Unkind Architecture: Designing Against the Homeless

A subset of architecture is actively antagonist to the comfort of the homeless.

I encourage everyone to go read this very smart and very sad essay from Alex Andreuo at the Guardian. It’s a condemnation of defensive architecture, a euphemism for strategies that make the urban landscape inhospitable to the homeless.

They include benches with dividers that make it impossible to lie down, spikes and protrusions on window ledges and in front of store windows, forests of pointed cement structures under bridges and freeways, emissions of high-pitched sounds, and sprinklers that intermittently go off on sidewalks to prevent camping overnight.
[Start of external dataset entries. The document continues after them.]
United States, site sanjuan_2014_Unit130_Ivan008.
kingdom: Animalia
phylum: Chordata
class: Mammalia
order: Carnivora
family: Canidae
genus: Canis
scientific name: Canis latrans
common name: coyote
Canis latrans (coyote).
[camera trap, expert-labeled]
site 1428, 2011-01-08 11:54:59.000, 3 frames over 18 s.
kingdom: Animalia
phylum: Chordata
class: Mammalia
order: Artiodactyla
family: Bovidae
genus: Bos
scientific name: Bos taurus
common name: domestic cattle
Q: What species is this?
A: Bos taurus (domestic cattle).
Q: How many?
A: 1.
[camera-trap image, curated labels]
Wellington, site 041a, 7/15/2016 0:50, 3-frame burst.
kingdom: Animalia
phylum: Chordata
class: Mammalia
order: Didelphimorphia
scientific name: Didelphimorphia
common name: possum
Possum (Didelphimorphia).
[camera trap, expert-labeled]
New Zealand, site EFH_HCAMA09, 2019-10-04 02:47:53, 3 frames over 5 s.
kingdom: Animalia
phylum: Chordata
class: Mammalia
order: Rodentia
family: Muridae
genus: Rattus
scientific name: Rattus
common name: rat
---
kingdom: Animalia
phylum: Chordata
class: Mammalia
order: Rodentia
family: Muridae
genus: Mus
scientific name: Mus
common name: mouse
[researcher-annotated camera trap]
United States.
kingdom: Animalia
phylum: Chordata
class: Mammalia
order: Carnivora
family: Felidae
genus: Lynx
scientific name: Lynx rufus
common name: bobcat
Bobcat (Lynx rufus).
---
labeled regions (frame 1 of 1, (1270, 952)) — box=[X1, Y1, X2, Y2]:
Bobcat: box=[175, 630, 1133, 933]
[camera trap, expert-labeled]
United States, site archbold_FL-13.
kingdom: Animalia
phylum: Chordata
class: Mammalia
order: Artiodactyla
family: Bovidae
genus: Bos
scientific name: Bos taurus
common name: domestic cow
There is also perpetually sticky anti-climb paint and corner urination guards, plus “viewing gardens” that take up space that might be attractive to homeless people.

Here are some examples from a collection at Dismal Garden:

(Photo: Dismal Garden)

(Photo: Dismal Garden)

(Photo: Dismal Garden)

Here’s a picture of anti-encampment spikes featured at the Guardian:

Concrete spikes under a road bridge in Guangzhou city, Guangdong, China. (Photo: Imaginechina/REX)

Andreuo writes of the psychological effect of these structures. They tell homeless people quite clearly that they are not wanted and that others not only don’t care, but are actively antagonistic to their comfort and well-being. He says:

Defensive architecture is revealing on a number of levels, because it is not the product of accident or thoughtlessness, but a thought process. It is a sort of unkindness that is considered, designed, approved, funded and made real with the explicit motive to exclude and harass. It reveals how corporate hygiene has overridden human considerations….

If the corporations have turned to aggressive tactics, governments seem to simply be in denial. They offer few resources to homeless people and the ones they do offer are insufficient to serve everyone. Andreuo continues:

We curse the destitute for urinating in public spaces with no thought about how far the nearest free public toilet might be. We blame them for their poor hygiene without questioning the lack of public facilities for washing…. Free shelters, unless one belongs to a particularly vulnerable group, are actually extremely rare.

He then connects the dots. “Fundamental misunderstanding of destitution,” Andreuo argues, “is designed to exonerate the rest from responsibility and insulate them from perceiving risk.” If homeless people are just failing to do right by themselves or take the help available to them, then only they are to blame for their situation. And, if only they are to blame, we don’t have to worry that, given just the right turn of events, it could happen to us.